There comes a point where you stop thinking about the way your life used to be and you realize that this is it. This hits some people very hard when the reality sets in. It takes years for some of us to realize that life as they have known it is over. We want our schedules to be the same, We want our houses to be the same, We want our spouses to be the same, but things are not the same after kids, and they never will be.
That’s why the key word here is “accept.” You’ve got to change your expectations. You’ve got to accept the fact that you’ll be forced to compromise and adjust for at least two decades. No matter how much you love your kids, they’re still confining, stinky, messy, and expensive. And they keep you up at night. I remember one morning at around 2:30 I was walking a fussy Clayton up and down the hallway. He was only about 3 months old so I whispered into his sweet little ear, “One day, when you are older, I am going to tear your behind up and remind you of this night.” Folks, children radically alter your life. That’s why it’s frightening to hear someone – usually a wife – say something like, “Our marriage is going through a tough time. Maybe if we had a baby we could solve some of our problems. We’d be closer.” What! Really! That idea has been around since the beginning of time. Listen to this story from the book of Genesis.

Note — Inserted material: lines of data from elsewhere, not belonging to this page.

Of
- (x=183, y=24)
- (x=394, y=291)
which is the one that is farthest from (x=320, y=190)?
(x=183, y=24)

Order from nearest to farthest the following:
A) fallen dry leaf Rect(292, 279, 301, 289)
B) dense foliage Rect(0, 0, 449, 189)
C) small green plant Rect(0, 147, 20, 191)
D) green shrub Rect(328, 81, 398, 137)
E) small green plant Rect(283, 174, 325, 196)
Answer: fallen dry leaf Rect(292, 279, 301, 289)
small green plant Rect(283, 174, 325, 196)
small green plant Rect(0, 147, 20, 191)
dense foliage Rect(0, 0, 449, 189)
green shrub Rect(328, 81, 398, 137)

So Leah became pregnant and had a son, Reuben (meaning “God has noticed my trouble”), for she said, “Jehovah has noticed my trouble–now my husband will love me.” She soon became pregnant again and had another son and named him Simeon (meaning “Jehovah heard”), for she said, “Jehovah heard that I was unloved, and so he has given me another son.” Again she became pregnant and had a son, and named him Levi (meaning “Attachment”) for she said, “Surely now my husband will feel affection for me, since I have given him three sons!” Genesis 29:32-34 TLB
I love to hear Dr. Phil ask someone whose plan for life has obviously failed, “How’s that working for you?” If you read on, you find out that Leah’s plan for saving her marriage didn’t work. And it doesn’t work today.
So let me gently raise a warning for some of you: Never have a child to fix something that is broken.

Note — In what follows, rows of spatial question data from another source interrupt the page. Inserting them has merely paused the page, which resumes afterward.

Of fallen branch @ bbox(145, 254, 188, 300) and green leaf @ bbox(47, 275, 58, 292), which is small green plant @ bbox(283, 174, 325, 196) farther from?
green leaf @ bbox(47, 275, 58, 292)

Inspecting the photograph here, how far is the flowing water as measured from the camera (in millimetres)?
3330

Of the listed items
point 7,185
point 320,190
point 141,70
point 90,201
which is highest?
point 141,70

It won’t work because children intensify all of life, both good and bad. I have four wonderful children – and I say that in all seriousness – they ARE wonderful. Those children have brought out the best in me and the worst in me. They’ve brought out the best and the worst in Larke. Our kids have made our marriage richer in many ways, but they’ve also made it harder. That’s why the next five suggestions are so important. It’s 12:35 a.m. so I am going to bed for now. Wait, I don’t think I ever did give Clayton that spanking. All I’ve got to say is, he better not wake me up tonight!